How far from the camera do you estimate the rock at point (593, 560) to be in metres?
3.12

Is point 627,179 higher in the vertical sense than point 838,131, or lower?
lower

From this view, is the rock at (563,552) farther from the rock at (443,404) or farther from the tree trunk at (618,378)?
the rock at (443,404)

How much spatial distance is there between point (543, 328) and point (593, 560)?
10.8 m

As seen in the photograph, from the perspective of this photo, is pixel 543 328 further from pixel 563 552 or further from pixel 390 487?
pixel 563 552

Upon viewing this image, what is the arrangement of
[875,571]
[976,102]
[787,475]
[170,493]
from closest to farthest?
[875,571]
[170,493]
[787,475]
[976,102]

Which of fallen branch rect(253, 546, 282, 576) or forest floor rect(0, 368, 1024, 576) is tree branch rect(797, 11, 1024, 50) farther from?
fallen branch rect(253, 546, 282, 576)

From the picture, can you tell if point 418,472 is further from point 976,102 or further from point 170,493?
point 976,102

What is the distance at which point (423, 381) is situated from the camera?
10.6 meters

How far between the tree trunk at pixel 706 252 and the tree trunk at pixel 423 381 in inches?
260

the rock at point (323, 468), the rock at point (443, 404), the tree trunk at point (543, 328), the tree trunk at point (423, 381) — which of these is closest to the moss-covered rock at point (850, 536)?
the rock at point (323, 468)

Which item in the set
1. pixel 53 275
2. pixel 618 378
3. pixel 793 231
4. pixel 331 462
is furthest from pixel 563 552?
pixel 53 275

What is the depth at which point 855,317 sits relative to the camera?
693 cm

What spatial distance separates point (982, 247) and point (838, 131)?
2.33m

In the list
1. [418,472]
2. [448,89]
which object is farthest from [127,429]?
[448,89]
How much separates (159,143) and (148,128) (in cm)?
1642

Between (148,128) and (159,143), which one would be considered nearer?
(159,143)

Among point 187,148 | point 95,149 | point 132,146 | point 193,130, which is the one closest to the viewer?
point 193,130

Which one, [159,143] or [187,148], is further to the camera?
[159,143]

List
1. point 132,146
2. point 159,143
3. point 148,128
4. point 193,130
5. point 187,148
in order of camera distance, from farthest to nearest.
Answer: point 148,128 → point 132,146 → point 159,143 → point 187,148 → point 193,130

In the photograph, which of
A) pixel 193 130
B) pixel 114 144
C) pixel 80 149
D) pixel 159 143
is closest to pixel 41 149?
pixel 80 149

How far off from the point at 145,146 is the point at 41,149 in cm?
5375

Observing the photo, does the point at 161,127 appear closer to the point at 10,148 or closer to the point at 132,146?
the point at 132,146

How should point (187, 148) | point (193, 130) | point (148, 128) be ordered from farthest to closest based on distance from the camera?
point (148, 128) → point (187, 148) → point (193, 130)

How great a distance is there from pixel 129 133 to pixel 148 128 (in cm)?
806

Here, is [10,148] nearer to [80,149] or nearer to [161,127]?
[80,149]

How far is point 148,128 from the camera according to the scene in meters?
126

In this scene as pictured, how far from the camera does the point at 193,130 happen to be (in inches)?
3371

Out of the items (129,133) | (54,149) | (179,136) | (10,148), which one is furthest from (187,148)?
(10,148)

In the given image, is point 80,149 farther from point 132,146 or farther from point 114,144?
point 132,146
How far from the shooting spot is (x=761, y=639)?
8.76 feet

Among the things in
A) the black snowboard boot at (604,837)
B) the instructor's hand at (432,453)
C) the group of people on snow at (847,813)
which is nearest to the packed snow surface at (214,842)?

┄┄┄┄┄┄

* Exercise description
Rewrite the data from the line containing "How far is point" through the end of the data, keeping every line and leaving the requests unchanged. In the answers only, multiply each number, distances and coordinates alike, by 2.5, and round each result to the original number's decimal places, with halves rounded up.

* Complete response
How far is point 148,128 from the camera according to the scene in meters?
315

In this scene as pictured, how far from the camera does the point at 193,130 happen to be (in inches)?
8428

Out of the items (129,133) | (54,149) | (179,136) | (10,148), which one is furthest from (187,148)?
(25,370)

In the given image, is point 80,149 farther from point 132,146 or farther from point 114,144?
point 330,365
How far from the shooting spot is (x=761, y=639)?
21.90 feet

Among the things in
A) the black snowboard boot at (604,837)
B) the instructor's hand at (432,453)
C) the group of people on snow at (847,813)
which is nearest to the packed snow surface at (214,842)?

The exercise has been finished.